_BRIEF_
Print every record exactly, omitting none.

■ ■ ■ ■

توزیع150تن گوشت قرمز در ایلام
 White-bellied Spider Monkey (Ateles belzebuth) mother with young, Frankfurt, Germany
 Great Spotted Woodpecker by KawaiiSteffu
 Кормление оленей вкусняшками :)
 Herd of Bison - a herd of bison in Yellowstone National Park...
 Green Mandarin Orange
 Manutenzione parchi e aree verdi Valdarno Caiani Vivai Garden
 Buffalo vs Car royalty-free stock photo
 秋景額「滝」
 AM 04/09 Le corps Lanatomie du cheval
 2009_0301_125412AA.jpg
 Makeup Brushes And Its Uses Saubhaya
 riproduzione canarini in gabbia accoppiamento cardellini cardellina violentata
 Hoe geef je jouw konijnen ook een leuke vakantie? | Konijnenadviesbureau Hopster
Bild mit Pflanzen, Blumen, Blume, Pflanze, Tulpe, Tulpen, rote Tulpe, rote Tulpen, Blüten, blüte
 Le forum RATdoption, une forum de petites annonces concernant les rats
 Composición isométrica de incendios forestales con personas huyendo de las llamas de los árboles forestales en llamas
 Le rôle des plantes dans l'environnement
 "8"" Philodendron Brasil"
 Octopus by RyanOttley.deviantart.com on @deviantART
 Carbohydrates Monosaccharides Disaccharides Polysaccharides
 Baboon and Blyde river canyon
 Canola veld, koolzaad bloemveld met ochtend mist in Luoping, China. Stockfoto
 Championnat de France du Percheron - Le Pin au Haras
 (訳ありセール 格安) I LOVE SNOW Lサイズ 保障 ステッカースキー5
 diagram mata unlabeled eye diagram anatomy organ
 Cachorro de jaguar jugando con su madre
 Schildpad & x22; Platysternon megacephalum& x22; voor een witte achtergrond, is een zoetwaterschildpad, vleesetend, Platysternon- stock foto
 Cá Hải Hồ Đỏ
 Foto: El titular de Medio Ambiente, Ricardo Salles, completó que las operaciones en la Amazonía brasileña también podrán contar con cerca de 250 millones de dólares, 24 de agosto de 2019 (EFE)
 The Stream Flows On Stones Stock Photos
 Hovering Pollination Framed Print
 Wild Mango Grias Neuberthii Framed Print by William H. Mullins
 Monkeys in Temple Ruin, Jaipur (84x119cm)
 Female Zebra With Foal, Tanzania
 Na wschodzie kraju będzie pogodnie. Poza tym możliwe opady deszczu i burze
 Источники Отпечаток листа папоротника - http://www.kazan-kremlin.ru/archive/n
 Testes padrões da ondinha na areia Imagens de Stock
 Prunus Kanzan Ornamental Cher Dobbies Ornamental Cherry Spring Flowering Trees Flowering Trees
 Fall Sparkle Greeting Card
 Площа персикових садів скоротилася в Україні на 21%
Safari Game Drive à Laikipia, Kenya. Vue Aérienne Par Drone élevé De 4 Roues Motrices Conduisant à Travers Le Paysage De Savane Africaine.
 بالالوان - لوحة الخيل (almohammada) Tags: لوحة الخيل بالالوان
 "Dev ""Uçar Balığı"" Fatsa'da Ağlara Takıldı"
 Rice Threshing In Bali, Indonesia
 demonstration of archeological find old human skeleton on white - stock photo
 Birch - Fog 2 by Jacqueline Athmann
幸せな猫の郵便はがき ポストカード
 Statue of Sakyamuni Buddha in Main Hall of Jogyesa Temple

■ ■ ■ ■

_RESULT FOR THIS TASK_
توزیع150تن گوشت قرمز در ایلام
 White-bellied Spider Monkey (Ateles belzebuth) mother with young, Frankfurt, Germany
 Great Spotted Woodpecker by KawaiiSteffu
 Кормление оленей вкусняшками :)
 Herd of Bison - a herd of bison in Yellowstone National Park...
 Green Mandarin Orange
 Manutenzione parchi e aree verdi Valdarno Caiani Vivai Garden
 Buffalo vs Car royalty-free stock photo
 秋景額「滝」
 AM 04/09 Le corps Lanatomie du cheval
 2009_0301_125412AA.jpg
 Makeup Brushes And Its Uses Saubhaya
 riproduzione canarini in gabbia accoppiamento cardellini cardellina violentata
 Hoe geef je jouw konijnen ook een leuke vakantie? | Konijnenadviesbureau Hopster
Bild mit Pflanzen, Blumen, Blume, Pflanze, Tulpe, Tulpen, rote Tulpe, rote Tulpen, Blüten, blüte
 Le forum RATdoption, une forum de petites annonces concernant les rats
 Composición isométrica de incendios forestales con personas huyendo de las llamas de los árboles forestales en llamas
 Le rôle des plantes dans l'environnement
 "8"" Philodendron Brasil"
 Octopus by RyanOttley.deviantart.com on @deviantART
 Carbohydrates Monosaccharides Disaccharides Polysaccharides
 Baboon and Blyde river canyon
 Canola veld, koolzaad bloemveld met ochtend mist in Luoping, China. Stockfoto
 Championnat de France du Percheron - Le Pin au Haras
 (訳ありセール 格安) I LOVE SNOW Lサイズ 保障 ステッカースキー5
 diagram mata unlabeled eye diagram anatomy organ
 Cachorro de jaguar jugando con su madre
 Schildpad & x22; Platysternon megacephalum& x22; voor een witte achtergrond, is een zoetwaterschildpad, vleesetend, Platysternon- stock foto
 Cá Hải Hồ Đỏ
 Foto: El titular de Medio Ambiente, Ricardo Salles, completó que las operaciones en la Amazonía brasileña también podrán contar con cerca de 250 millones de dólares, 24 de agosto de 2019 (EFE)
 The Stream Flows On Stones Stock Photos
 Hovering Pollination Framed Print
 Wild Mango Grias Neuberthii Framed Print by William H. Mullins
 Monkeys in Temple Ruin, Jaipur (84x119cm)
 Female Zebra With Foal, Tanzania
 Na wschodzie kraju będzie pogodnie. Poza tym możliwe opady deszczu i burze
 Источники Отпечаток листа папоротника - http://www.kazan-kremlin.ru/archive/n
 Testes padrões da ondinha na areia Imagens de Stock
 Prunus Kanzan Ornamental Cher Dobbies Ornamental Cherry Spring Flowering Trees Flowering Trees
 Fall Sparkle Greeting Card
 Площа персикових садів скоротилася в Україні на 21%
Safari Game Drive à Laikipia, Kenya. Vue Aérienne Par Drone élevé De 4 Roues Motrices Conduisant à Travers Le Paysage De Savane Africaine.
 بالالوان - لوحة الخيل (almohammada) Tags: لوحة الخيل بالالوان
 "Dev ""Uçar Balığı"" Fatsa'da Ağlara Takıldı"
 Rice Threshing In Bali, Indonesia
 demonstration of archeological find old human skeleton on white - stock photo
 Birch - Fog 2 by Jacqueline Athmann
幸せな猫の郵便はがき ポストカード
 Statue of Sakyamuni Buddha in Main Hall of Jogyesa Temple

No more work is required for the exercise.